J C Penney released its latest earnings report before opening bell this morning, posting adjusted losses of 5 cents per share on $2.92 billion in sales. Analysts had been expecting losses of 14 cents per share on $2.92 billion in revenue for the second quarter. In the year-ago quarter, the department store chain posted $2.88 billion in sales and adjusted losses of 40 cents per share.
J C Penney comparable sales in line with estimates
GAAP losses improved to 18 cents per share from 38 cents in last year’s second quarter, while EBITDA improved 59% to $229 million. Adjusted EBITDA increased 69% to $233 million.. Comparable store sales increased 2.2%, which was in line with what Wall Street was expecting. The company said Sephora, Home, and Footwear and Handbags were the best-performing segments. The Ohio Valley and Pacific regions were the best-performing geographical areas for J C Penney.
“We are excited about the initiatives we have in place to drive incremental growth in the back half of the year with our appliance rollouts, new Sephora locations, center core refreshes, in-store .com fulfillment and our chain wide rollout of buy online, pick up in store same day,” J C Penney Chairman and CEO Marvin Ellison said in a statement. “These and other initiatives reinforce our confidence in our ability to achieve $1 billion in EBITDA for 2016.”

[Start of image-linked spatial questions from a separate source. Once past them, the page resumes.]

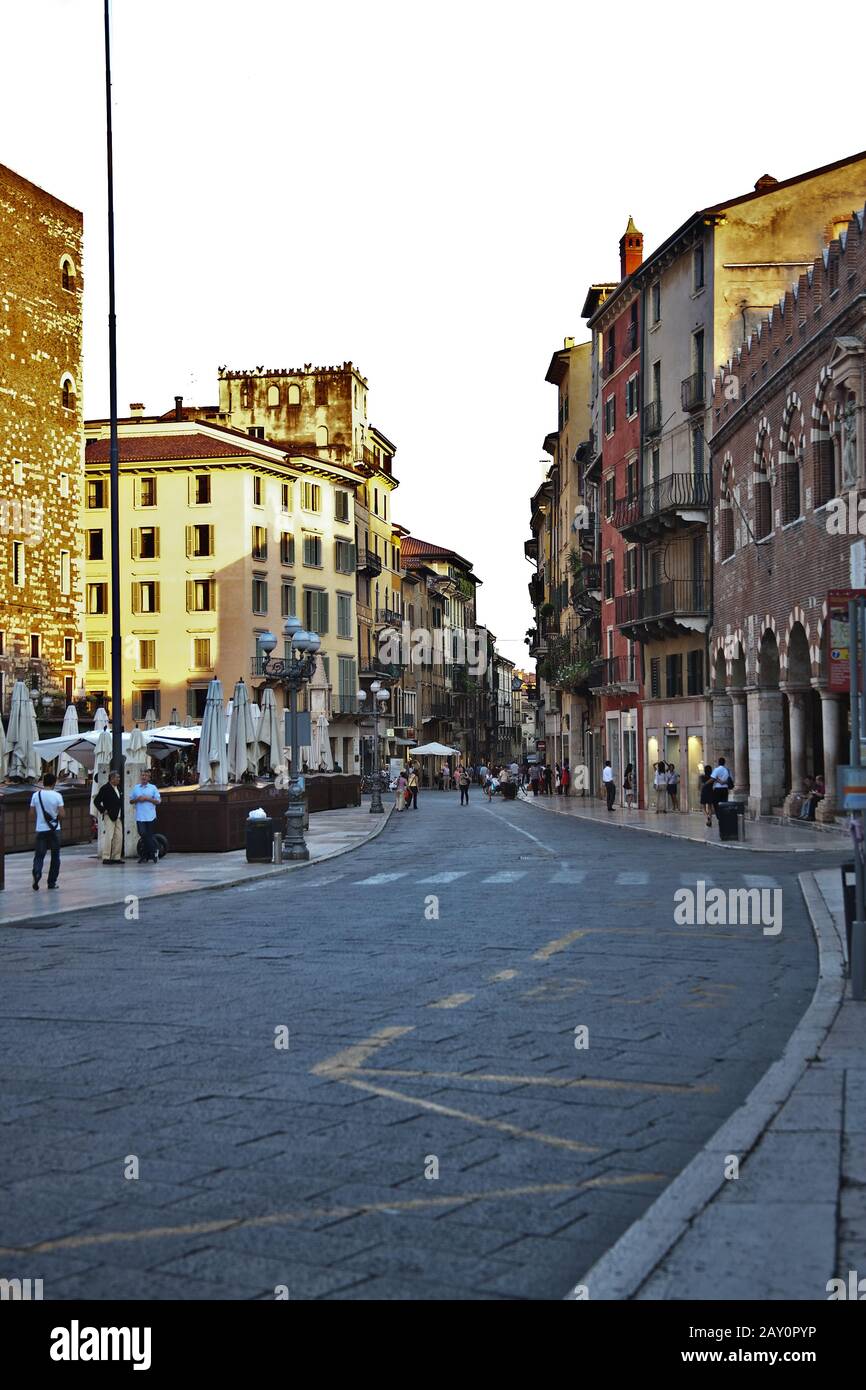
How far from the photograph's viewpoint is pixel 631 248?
68125 mm

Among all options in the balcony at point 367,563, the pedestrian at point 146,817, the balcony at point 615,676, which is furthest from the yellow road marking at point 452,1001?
the balcony at point 367,563

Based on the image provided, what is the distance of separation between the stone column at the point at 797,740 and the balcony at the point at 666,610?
1066 centimetres

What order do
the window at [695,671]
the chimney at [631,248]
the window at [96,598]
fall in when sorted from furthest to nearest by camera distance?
1. the window at [96,598]
2. the chimney at [631,248]
3. the window at [695,671]

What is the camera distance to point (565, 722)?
8612cm

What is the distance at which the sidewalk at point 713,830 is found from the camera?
103 feet

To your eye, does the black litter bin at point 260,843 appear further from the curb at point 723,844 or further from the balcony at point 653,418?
the balcony at point 653,418

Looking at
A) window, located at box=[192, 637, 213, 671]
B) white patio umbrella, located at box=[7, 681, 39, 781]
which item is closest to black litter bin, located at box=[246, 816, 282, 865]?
white patio umbrella, located at box=[7, 681, 39, 781]

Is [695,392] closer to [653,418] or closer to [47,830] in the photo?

J C Penney reaffirms full-year outlook
J C Penney reaffirmed its full-year guidance for a 3% to 4% increase in comparable store sales and $1 billion in EBITDA. The department store chain still expects adjusted earnings per share to be positive this year and an improvement in free cash flow.

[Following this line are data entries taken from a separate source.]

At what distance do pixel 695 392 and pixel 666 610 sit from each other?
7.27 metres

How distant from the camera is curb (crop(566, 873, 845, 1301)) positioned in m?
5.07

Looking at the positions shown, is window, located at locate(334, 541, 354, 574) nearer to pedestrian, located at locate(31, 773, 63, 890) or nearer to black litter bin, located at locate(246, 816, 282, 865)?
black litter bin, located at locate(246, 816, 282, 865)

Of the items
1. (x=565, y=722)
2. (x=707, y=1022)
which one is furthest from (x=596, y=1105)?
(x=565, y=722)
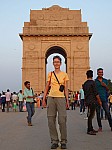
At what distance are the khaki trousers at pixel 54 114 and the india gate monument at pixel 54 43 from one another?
3082 cm

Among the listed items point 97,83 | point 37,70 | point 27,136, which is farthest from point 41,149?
point 37,70

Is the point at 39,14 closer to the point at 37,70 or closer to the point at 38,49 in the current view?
the point at 38,49

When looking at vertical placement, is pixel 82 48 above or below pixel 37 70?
above

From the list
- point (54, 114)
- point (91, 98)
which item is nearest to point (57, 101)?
point (54, 114)

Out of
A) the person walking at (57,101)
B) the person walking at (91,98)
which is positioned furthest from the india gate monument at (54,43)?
the person walking at (57,101)

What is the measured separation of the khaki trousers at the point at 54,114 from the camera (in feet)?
22.1

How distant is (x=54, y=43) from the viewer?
38.4 metres

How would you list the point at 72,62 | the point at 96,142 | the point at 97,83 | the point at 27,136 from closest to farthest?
the point at 96,142 < the point at 27,136 < the point at 97,83 < the point at 72,62

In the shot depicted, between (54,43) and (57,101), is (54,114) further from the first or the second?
(54,43)

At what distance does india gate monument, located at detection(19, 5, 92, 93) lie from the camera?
3784 cm

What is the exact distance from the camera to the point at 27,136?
850 centimetres

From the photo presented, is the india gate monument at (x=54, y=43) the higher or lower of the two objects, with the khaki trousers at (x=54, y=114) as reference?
higher

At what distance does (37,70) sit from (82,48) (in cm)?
583

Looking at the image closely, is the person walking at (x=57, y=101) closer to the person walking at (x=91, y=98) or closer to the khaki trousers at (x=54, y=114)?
the khaki trousers at (x=54, y=114)
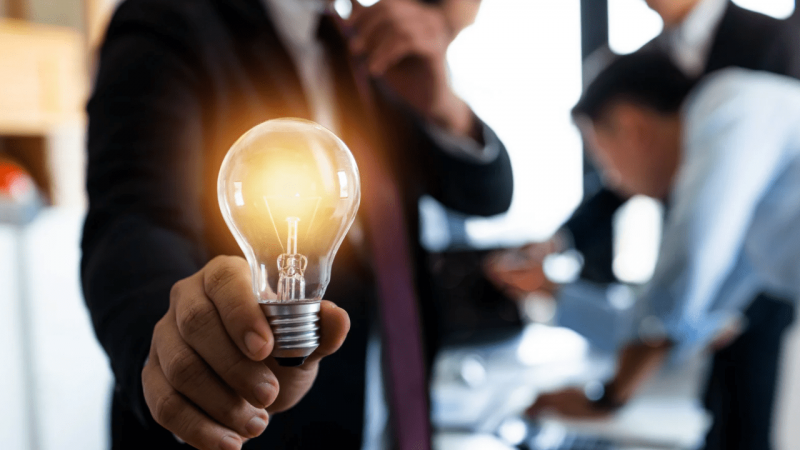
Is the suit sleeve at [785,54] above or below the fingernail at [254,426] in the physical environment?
above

Shares of J C Penney surged in premarket trading this morning just before the company released its results, with the stock climbing by more than 5%. The stock quickly reversed course after the earnings results were released, shifting into the red. Shares dipped by as much as 2.41% to $9.70 as investors sold on the news. J C Penney shares were the most actively-traded stock in premarket trading this morning, according to MarketWatch.